On Mon, Sep 14 2020 at 13:59, Linus Torvalds wrote:
On Mon, Sep 14, 2020 at 1:45 PM Thomas Gleixner tglx@linutronix.de wrote:
Recently merged code does:
gfp = preemptible() ? GFP_KERNEL : GFP_ATOMIC;
Looks obviously correct, except for the fact that preemptible() is unconditionally false for CONFIF_PREEMPT_COUNT=n, i.e. all allocations in that code use GFP_ATOMIC on such kernels.
I don't think this is a good reason to entirely get rid of the no-preempt thing.
I did not say that this is a good reason. It just illustrates the problem.
The above is just garbage. It's bogus. You can't do it.
Blaming the no-preempt code for this bug is extremely unfair, imho.
I'm not blaming the no-preempt code. I'm blaming inconsistency and there is no real good argument for inconsistent behaviour, TBH.
And the no-preempt code does help make for much better code generation for simple spinlocks.

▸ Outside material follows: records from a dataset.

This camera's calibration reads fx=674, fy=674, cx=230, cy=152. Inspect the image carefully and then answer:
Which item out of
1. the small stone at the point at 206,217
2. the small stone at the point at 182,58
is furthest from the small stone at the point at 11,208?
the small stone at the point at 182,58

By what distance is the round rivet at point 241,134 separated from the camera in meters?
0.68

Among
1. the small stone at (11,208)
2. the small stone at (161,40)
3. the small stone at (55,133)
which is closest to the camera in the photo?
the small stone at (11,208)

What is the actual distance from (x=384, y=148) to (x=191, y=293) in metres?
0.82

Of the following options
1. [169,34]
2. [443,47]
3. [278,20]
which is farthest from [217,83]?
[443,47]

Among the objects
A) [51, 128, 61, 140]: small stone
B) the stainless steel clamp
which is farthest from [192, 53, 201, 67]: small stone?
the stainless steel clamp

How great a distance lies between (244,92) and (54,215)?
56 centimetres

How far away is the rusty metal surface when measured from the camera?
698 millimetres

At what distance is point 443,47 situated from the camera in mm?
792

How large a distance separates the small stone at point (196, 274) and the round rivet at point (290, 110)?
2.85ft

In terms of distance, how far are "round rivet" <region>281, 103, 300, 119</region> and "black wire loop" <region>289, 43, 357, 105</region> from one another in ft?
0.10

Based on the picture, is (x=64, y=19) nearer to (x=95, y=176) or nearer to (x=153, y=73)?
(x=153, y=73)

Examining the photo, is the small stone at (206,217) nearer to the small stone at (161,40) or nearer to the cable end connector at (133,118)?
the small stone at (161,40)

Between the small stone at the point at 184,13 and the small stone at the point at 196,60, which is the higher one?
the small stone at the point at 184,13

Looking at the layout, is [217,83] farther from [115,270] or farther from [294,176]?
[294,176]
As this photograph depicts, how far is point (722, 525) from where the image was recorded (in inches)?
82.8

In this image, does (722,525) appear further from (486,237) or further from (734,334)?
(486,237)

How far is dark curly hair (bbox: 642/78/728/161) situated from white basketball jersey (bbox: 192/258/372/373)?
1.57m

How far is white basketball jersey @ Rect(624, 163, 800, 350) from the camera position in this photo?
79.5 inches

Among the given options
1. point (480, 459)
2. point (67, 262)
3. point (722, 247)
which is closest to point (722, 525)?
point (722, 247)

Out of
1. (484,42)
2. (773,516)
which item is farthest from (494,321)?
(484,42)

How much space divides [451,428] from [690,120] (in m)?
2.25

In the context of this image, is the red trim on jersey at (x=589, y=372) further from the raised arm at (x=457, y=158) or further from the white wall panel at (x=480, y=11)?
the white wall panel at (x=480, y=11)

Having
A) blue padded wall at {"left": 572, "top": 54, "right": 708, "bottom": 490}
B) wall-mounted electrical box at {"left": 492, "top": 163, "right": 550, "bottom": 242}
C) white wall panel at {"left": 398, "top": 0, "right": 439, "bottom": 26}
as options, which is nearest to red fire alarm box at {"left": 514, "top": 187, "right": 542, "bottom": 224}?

Yes it does generate better code, but I tried hard to spot a difference in various metrics exposed by perf. It's all in the noise and I only can spot a difference when the actual preemption check after the decrement which still depends on CONFIG_PREEMPT is in place, but that's not the case for PREEMPT_NONE or PREEMPT_VOLUNTARY kernels where the decrement is just a decrement w/o any conditional behind it.
Where is that horribly buggy recent code? It's not in that exact format, certainly, since 'grep' doesn't find it.
Bah, that was stuff in next which got dropped again.
But just look at any check which uses preemptible(), especially those which check !preemptible():
In the X86 #GP handler we have:
/* * To be potentially processing a kprobe fault and to trust the result * from kprobe_running(), we have to be non-preemptible. */ if (!preemptible() && kprobe_running() && kprobe_fault_handler(regs, X86_TRAP_GP)) goto exit;
and a similar check in the S390 code in kprobe_exceptions_notify(). That all magically 'works' because that code might have been actually tested with lockdep enabled which enforces PREEMPT_COUNT...
The SG code has some interesting usage as well:
if (miter->__flags & SG_MITER_ATOMIC) { WARN_ON_ONCE(preemptible()); kunmap_atomic(miter->addr);
How is that WARN_ON_ONCE() supposed to catch anything? Especially as calling code does:
flags = SG_MITER_TO_SG; if (!preemptible()) flags |= SG_MITER_ATOMIC;
which is equally useless on kernels which have PREEMPT_COUNT=n.
There are bugs which are related to in_atomic() or other in_***() usage all over the place as well.
Inconsistency at the core level is a clear recipe for disaster and at some point we have to bite the bullet and accept that consistency is more important than the non measurable 3 cycles?
Thanks,
tglx